What is being asked:
From the line containing "I Grab Expired Domains And AI Rebuilds Them." to the very last line of the data below, transcribe everything exactly and nothing more.

Dataset content:

· · ·

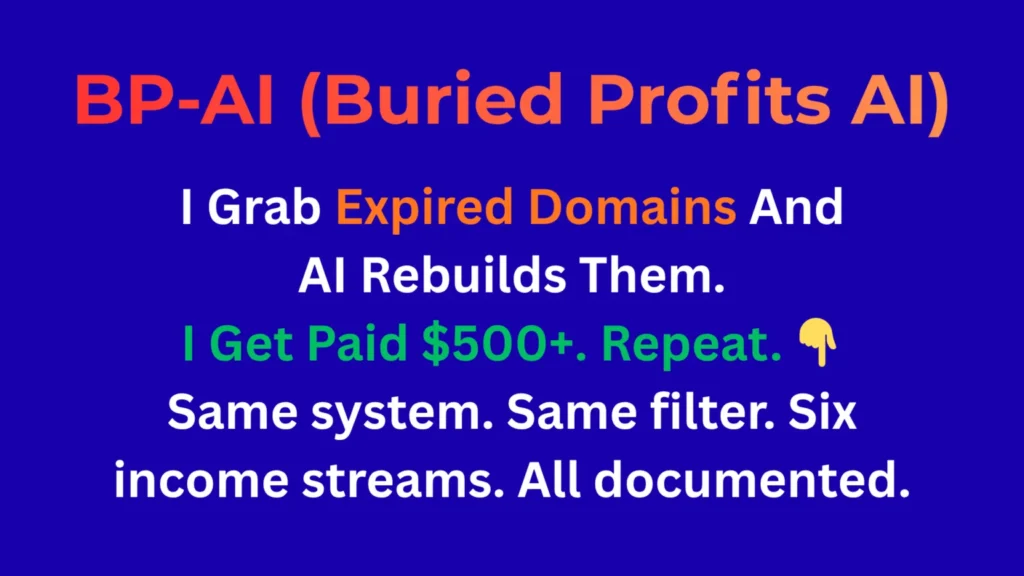 BP-AI (Buried Profits AI)

I Grab Expired Domains And AI Rebuilds Them.

I Get Paid $500+. Repeat. 👇

Same system. Same filter. Six income streams. All documented.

· · ·

Result for this task:
I Grab Expired Domains And AI Rebuilds Them.

I Get Paid $500+. Repeat. 👇

Same system. Same filter. Six income streams. All documented.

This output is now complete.